I'm not 100% sure whether 512 or 64 is the correct answer here, but my intuition is they shouldn't be different.

#[test]
fn test_bit_order_13() {
    #[derive(DekuRead, PartialEq, Debug)]
    #[deku(bit_order = "lsb")]
    pub struct BitTest {
        #[deku(bits = "13")]
        raw_value1: u16,
        #[deku(bits = "13")]
        raw_value2: u16,
        #[deku(bits = "6")]
        raw_value3: u16,
    }

    let data = vec![0b00000000, 0b00000010, 0b01000000, 0b00000000];

    let string_data = data
        .iter()
        .map(|f| (format!("{:08b}", f).chars().rev().collect()))
        .collect::<Vec<String>>()
        .join("");

    println!("string_data: {}", string_data);

    assert_eq!(string_data[0..13], string_data[13..26]);
    assert_eq!(string_data.chars().nth(9).unwrap(), '1');

    assert_eq!(
        BitTest {
            raw_value1: 2_u16.pow(9),
            raw_value2: 2_u16.pow(9),
            raw_value3: 0
        },
        BitTest::try_from(data.as_slice()).unwrap()
    );
}

[wcampbell0x2a]

I hadn't, but I just did. I'm able to reproduce the test case failure, and I've updated the original snippet to be an actual working test case. Trying to figure out what's going wrong is breaking my brain a bit.

Yes. doing bit_order is a brain bender.

Edit: ignore the below, I think I made a mistake. I created what I think is a simpler test case which grabs 13 bits twice, each that should be all 0s except for the 9th bit (zero indexed).
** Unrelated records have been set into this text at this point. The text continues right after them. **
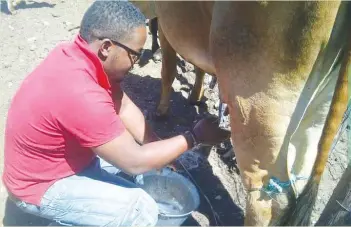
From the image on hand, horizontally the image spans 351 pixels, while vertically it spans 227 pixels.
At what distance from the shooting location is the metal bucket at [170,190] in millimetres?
3174

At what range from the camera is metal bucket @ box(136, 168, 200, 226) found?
10.4 ft

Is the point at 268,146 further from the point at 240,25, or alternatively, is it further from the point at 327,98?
the point at 240,25

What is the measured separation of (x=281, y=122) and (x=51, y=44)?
327 centimetres

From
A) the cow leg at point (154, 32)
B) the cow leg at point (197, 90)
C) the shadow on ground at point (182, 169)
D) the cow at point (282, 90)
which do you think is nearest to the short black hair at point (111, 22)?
the cow at point (282, 90)

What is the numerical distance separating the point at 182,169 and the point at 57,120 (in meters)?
1.45

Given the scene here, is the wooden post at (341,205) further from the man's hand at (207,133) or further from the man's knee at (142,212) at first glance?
the man's knee at (142,212)

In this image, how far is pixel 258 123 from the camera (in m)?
2.37

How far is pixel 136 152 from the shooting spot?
2.43 m

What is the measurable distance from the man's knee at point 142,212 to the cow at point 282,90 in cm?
55

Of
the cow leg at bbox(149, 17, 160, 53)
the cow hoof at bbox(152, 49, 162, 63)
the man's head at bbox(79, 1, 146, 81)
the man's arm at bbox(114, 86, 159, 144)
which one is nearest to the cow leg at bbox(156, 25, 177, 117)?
the cow leg at bbox(149, 17, 160, 53)

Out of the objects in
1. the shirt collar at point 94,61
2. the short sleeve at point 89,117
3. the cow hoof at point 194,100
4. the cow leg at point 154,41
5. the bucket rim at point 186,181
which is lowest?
the bucket rim at point 186,181

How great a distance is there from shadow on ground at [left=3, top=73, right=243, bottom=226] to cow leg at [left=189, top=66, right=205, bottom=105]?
7 centimetres

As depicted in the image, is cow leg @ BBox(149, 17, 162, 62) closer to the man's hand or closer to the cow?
the cow

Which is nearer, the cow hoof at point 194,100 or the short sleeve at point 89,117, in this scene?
the short sleeve at point 89,117
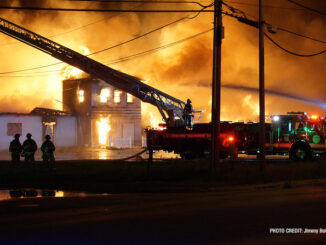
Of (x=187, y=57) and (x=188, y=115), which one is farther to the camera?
(x=187, y=57)

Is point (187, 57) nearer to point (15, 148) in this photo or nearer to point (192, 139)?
point (192, 139)

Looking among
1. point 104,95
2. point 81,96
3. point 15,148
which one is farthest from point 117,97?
point 15,148

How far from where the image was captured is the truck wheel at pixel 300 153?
869 inches

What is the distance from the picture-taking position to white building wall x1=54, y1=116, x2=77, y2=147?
40688mm

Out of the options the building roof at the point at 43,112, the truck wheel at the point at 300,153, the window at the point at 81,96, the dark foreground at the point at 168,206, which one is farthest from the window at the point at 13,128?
the truck wheel at the point at 300,153

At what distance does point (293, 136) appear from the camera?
2297cm

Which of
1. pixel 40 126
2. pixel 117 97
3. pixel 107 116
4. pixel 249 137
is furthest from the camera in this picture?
pixel 117 97

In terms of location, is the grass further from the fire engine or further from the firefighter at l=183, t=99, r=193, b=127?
the firefighter at l=183, t=99, r=193, b=127

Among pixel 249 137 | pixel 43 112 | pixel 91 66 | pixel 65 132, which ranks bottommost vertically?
pixel 249 137

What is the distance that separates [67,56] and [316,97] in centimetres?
2140

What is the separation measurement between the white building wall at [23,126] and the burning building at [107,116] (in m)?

The final assertion fails for me with:

assertion `left == right` failed
  left: BitTest { raw_value1: 512, raw_value2: 512, raw_value3: 0 }
 right: BitTest { raw_value1: 512, raw_value2: 64, raw_value3: 0 }

I'm not 100% sure whether 512 or 64 is the correct answer here, but my intuition is they shouldn't be different.

#[test]
fn test_bit_order_13() {
    #[derive(DekuRead, PartialEq, Debug)]
    #[deku(bit_order = "lsb")]
    pub struct BitTest {
        #[deku(bits = "13")]
        raw_value1: u16,
        #[deku(bits = "13")]
        raw_value2: u16,
        #[deku(bits = "6")]
        raw_value3: u16,
    }

    let data = vec![0b00000000, 0b00000010, 0b01000000, 0b00000000];

    let string_data = data
        .iter()
        .map(|f| (format!("{:08b}", f).chars().rev().collect()))
        .collect::<Vec<String>>()
        .join("");

    println!("string_data: {}", string_data);

    assert_eq!(string_data[0..13], string_data[13..26]);
    assert_eq!(string_data.chars().nth(9).unwrap(), '1');

    assert_eq!(
        BitTest {
            raw_value1: 2_u16.pow(9),
            raw_value2: 2_u16.pow(9),
            raw_value3: 0
        },
        BitTest::try_from(data.as_slice()).unwrap()
    );
}

Ah man, hopefully I didn't cause you much headache, I forgot to apply 62c1ddb when I rebased this branch once! I added your test as an example of it working! 32d4588.